Where you have a change in tax liability of a partner that “reflects” the “treatment” (not the “change” in treatment, just the treatment) of a partnership item and no partner-level determinations are necessary, then no notice of deficiency is required. In Bush, the partners settled the “treatment” of the partnership items as a no change and agreed to all of the necessary partner level determinations so there was no need for a partner-level determination to determine tax consequences. Accordingly, no notice of deficiency was necessary. Contrary to the taxpayers’ position at oral argument (and in the briefs), the fact that there could be other (non-partnership) items contested in a notice of deficiency is irrelevant. Likewise, it is irrelevant that the partnership items or treatment of those items never changed. You don’t need a change in a partnership item or a change in the treatment of that item to have a computational adjustment. Instead, you need a change in tax liability that reflects the treatment of partnership items. Any TEFRA-based adjustment does that even if the partnership items stay as they are on the original return because their treatment is reflected in that tax liability. That is the whole point of TEFRA: partnership item treatment is relegated to TEFRA proceedings and everything flows out of that treatment. So a change in tax liability driven by a change in allowed partnership losses based on a change in a partner’s at-risk amount reflects the treatment of a partnership item (the losses, which are no-changed, which is a form of “treatment”) and thus is a computational adjustment.

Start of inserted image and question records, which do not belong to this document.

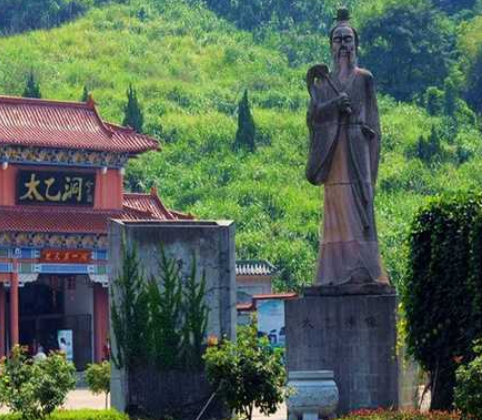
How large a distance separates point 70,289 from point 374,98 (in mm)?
31603

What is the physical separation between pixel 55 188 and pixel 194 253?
26751 mm

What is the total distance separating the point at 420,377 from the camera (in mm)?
28109

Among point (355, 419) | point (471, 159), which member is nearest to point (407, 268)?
point (355, 419)

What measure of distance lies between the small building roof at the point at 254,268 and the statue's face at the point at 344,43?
36889 millimetres

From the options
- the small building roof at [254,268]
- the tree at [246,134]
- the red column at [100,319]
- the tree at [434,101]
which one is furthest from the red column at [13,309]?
the tree at [434,101]

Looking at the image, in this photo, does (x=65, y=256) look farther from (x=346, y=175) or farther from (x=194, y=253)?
(x=346, y=175)

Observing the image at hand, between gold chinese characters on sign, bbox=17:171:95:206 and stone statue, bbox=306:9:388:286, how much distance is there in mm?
28672

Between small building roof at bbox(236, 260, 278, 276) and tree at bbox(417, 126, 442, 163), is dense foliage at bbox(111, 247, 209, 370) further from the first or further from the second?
tree at bbox(417, 126, 442, 163)

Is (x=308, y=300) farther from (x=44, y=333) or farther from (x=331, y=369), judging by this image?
(x=44, y=333)

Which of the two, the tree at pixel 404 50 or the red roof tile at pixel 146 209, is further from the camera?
the tree at pixel 404 50

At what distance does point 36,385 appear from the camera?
91.4ft

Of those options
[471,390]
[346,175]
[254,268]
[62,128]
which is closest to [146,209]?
[62,128]

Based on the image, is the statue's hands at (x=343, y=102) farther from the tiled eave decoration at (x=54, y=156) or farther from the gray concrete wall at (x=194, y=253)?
the tiled eave decoration at (x=54, y=156)

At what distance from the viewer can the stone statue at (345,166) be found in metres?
27.7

Although the court asked several questions on the period of limitations and assessment issues and asked other questions to determine the scope of the problem, the rest of the taxpayers’ arguments are a sideshow. It is always tough to tell how a case will be decided based on the arguments, but, even though it was less than satisfying, the court’s questioning indicates to us that the government will prevail and the court will find its way out of this part of the TEFRA forest.